Figure 2. Histograms for the summary of the training and input data.

Figure 3 shows the hyperparameters on which the model was trained and the histogram of the IC Class output prediction.

select_db

Figure 3. Hyperparameters of model training and IC class prediction.

Finally, there is a link to an Explanation of Interesting Molecules. This page shows annotated images that explain predicted molecules with Low, Medium, and High confidence.

select_db

Figure 4. Interesting molecules shown in the Floe Report.

Analyze Output

  • On the Data page, activate the data that the floe produced. This should have the same name you chose in the Output Prediction field for your floe. Activate the dataset by clicking on the circle with a plus sign.

select_db

Figure 5. How to activate a dataset.

  • On the Analyze page, you should see the molecules, their predicted pyrrolamide values, and the explanation of the output.

Output Definitions

  • There are three output ports: Success, Failure, and No Confidence.

  • Success Data: (a) The data falls within the scope; the explainer has a green background. (b) The data falls at the edge of the scope; the explainer has a yellow background.

  • Failure Data: The molecule (a) is too large or too small, or (b) has an unknown atom.

  • No Confidence Data: The property of the molecule falls out of the scope of the training set. In this case, the model predicts with no guarantees. The explainer image has a red background.

Output Columns and Explanations

  • Class Confidence (Property Unit): High, Medium, or Low confidence in the prediction.

  • Contributions: Explanation of the prediction based on a local model. If the image has a red background, it means no confidence. If yellow, a warning was issued. Green means it falls within the scope of the predictor. Based on the choice of the molecule explainer (fragment by default), different parts will be color-annotated, with blue denoting more contribution towards the physical property and red denoting the opposite.

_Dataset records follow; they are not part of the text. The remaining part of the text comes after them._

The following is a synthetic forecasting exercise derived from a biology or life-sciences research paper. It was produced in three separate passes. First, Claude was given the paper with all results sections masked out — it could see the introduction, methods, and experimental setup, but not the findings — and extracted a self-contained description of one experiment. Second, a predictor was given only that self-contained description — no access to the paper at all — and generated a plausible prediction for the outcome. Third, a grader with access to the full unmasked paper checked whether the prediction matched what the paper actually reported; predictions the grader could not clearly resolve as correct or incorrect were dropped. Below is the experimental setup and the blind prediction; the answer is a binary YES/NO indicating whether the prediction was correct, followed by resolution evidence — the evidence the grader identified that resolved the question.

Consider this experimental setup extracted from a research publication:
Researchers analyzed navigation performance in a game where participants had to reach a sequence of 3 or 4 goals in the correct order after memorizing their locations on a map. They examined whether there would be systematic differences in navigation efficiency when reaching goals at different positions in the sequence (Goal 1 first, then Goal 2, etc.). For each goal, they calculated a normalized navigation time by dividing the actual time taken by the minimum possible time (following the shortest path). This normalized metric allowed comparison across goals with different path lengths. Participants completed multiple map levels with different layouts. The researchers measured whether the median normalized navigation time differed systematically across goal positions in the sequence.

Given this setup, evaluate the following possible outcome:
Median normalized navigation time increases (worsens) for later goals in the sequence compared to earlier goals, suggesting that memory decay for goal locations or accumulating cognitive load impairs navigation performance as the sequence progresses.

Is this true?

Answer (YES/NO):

  • Scope: If there is an error or warning, what caused the issue.

  • Prediction (Property Unit): Physical property prediction of the molecule in the string field.

select_db

Figure 6. Output columns of the spreadsheet on the Analyze page.

Note

We assign ID numbers to each record molecule. This follows a linear ordering over all molecules. So if you activate all the Success, Failure, and No Confidence predictions and sort them based on number, the order should be same as for the input.